MATERIAL FOR THIS TASK:
"""
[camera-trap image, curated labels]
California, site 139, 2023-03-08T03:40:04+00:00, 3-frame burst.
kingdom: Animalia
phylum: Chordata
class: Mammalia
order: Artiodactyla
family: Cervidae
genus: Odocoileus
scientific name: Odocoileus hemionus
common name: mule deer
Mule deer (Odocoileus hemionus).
"""
PROBLEM DESCRIPTION:
Print out the listing in full, exactly as it appears.

RESULT FOR THIS TASK:
[camera-trap image, curated labels]
California, site 139, 2023-03-08T03:40:04+00:00, 3-frame burst.
kingdom: Animalia
phylum: Chordata
class: Mammalia
order: Artiodactyla
family: Cervidae
genus: Odocoileus
scientific name: Odocoileus hemionus
common name: mule deer
Mule deer (Odocoileus hemionus).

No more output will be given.